Since the new Zambian mining tax regime came into effect in January 2019, mineral royalty payments have not been treated as a deductible expense when calculating corporate income tax, with income taxed at the rate of 30% a year for the base and industrial minerals miners. The effect of this is that mining companies are taxed on income that has already been paid over as royalty, a situation referred to as double taxation.
Zambia is highly dependent on mining as its major productive industry, with the extractives sector contributing about 10% to the country’s GDP. In 2019, the country’s mining sector accounted for 28% of the government’s revenues and 77% of export earnings, with copper accounting for over 90% of the sector’s exports, according to the Extractive Industries Transparency Initiative’s Zambia EITI Report 2019.
According to figures from the Ministry of Mines and Mineral Development, eight of the ten large scale mining companies in the country recorded an increase in copper production in 2020. Total copper production increased 9.7% year on year to 882,061 mt, of which 868,670 mt was produced from large scale mining companies and 13,391 mt from small scale miners, the ministry said.
“The increase in output by large scale mines is mainly attributed to the increase in production by First Quantum Minerals’ (FQM) subsidiary Kalumbila Minerals and FQM’s Kasanshi mine, while the increase in output by small scale mines was the result of increased processing capacities as well as the stabilized power supply to plants,” the ministry said.
The ministry’s copper production forecast for 2021 is 900,000 mt.
Diversified mining company Glencore completed the sale of its underlying 73% stake in Mopani Copper Mines, one of Zambia’s largest copper mines, to Zambia’s state-controlled mining investment vehicle ZCCM Investments Holdings on March 31.
The deal, for just $1, will see Glencore recoup $1.5 billion of transaction debt owed by the copper mine, while Glencore will also retain offtake rights in respect of Mopani’s copper production until the transaction debt has been repaid in full.
While the transaction is regarded by analysts as positive for Glencore, it has caused reputational damage for Zambia, which has lost a major mining company as an investor in the country – where fears of resource nationalism exist. Stoking these fears is the 2019 state seizure of the Konkola Copper Mines asset, in which diversified mining company Vedanta Resources holds a majority stake.

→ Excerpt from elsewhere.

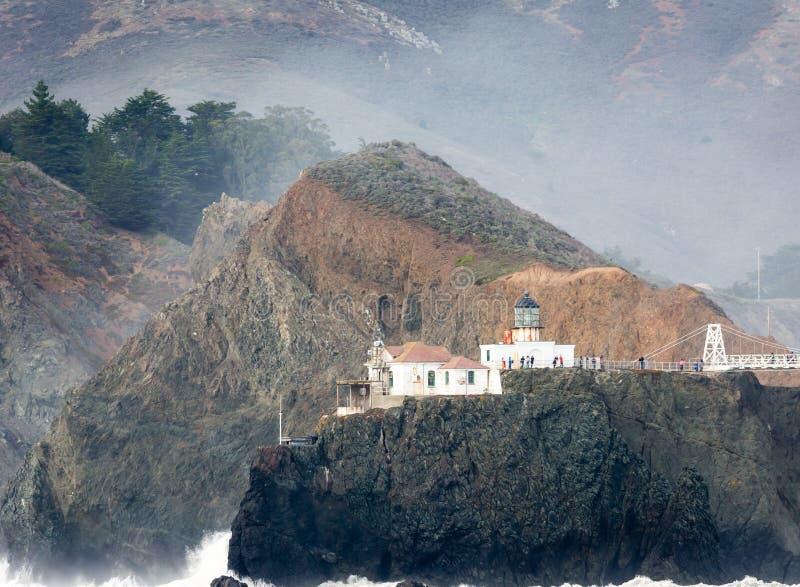 Farallon-Inselleuchtturm vor Küste von San Francisco im Golf von Farallon an einem sonnigen Tag lizenzfreies stockfoto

Speaking to S&P Global Platts, Indigo Ellis, associate director at strategic advisory firm Africa Matters, said double taxation is an impediment to investment in the mining sector.
“While pressure is rising on the government to treat mineral royalties as a deductible expense, including from the Chamber of Mines itself, Ellis said there is little prospect of change before the upcoming government election in August.

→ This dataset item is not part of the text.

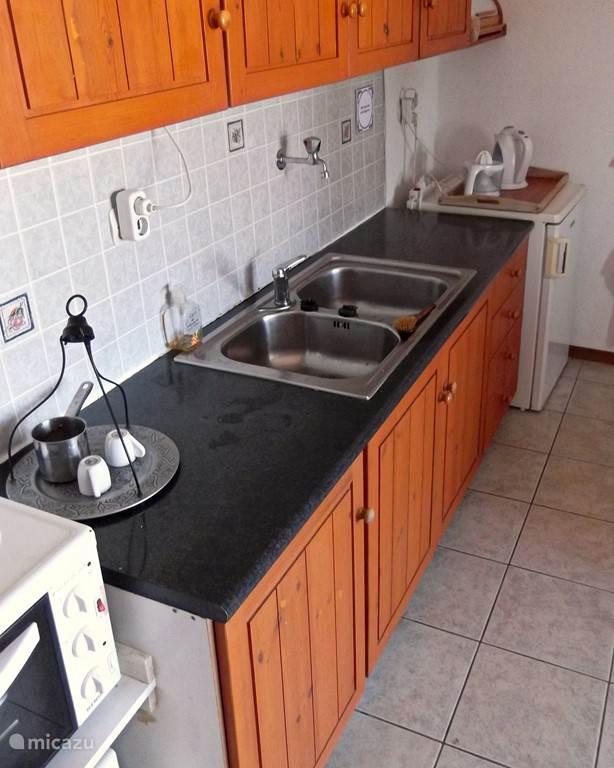 Het keukenblok in de woonkeuken.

“The next quarter will therefore be business as usual, with heightening rhetoric around increasing squeezes on miners, with little actual ramification for existing operators,” she said, noting that the government will need to alter its style, however, as increasing operating costs in copper extraction in Zambia, including due to poor power supply, are equally serving to temper investor appetite.
Ellis said companies should follow in FQM’s footsteps at its Kansanshi and Sentinel mines, securing local procurement programmes and increasing investment in Zambian businesses to protect against targeted scrutiny from the government.
Aleix Montana, Africa analyst at risk intelligence company Verisk Maplecroft, told Platts that Zambia’s recent debt default and the lack of financial support from the International Monetary Fund have highlighted the importance of the mining sector as a source of government revenues, noting that Zambia should ensure that mining regulations remain unaltered by external price shocks and the political agenda, encouraging investment and production in the sector.
“The country’s mining tax regime however remains inconsistent and inefficient, which has prevented both the government and international investors to fully benefit from the extraction of copper,” said Montana.
“While President Edgar Lungu had promised miners that he would reform mining tax, with the upcoming elections and the rising copper prices, we don’t expect Lungu to divert from his resource nationalist path,” he said.
According to Verisk Maplecroft, Zambia is the sub-Saharan African country with the second-worst performance of its Resource Nationalism Index, which assesses the risk to commodity producers from governments seeking greater control over their country’s mineral and energy deposits. The country is currently categorised as an extreme risk with a score of 1.51/10.00.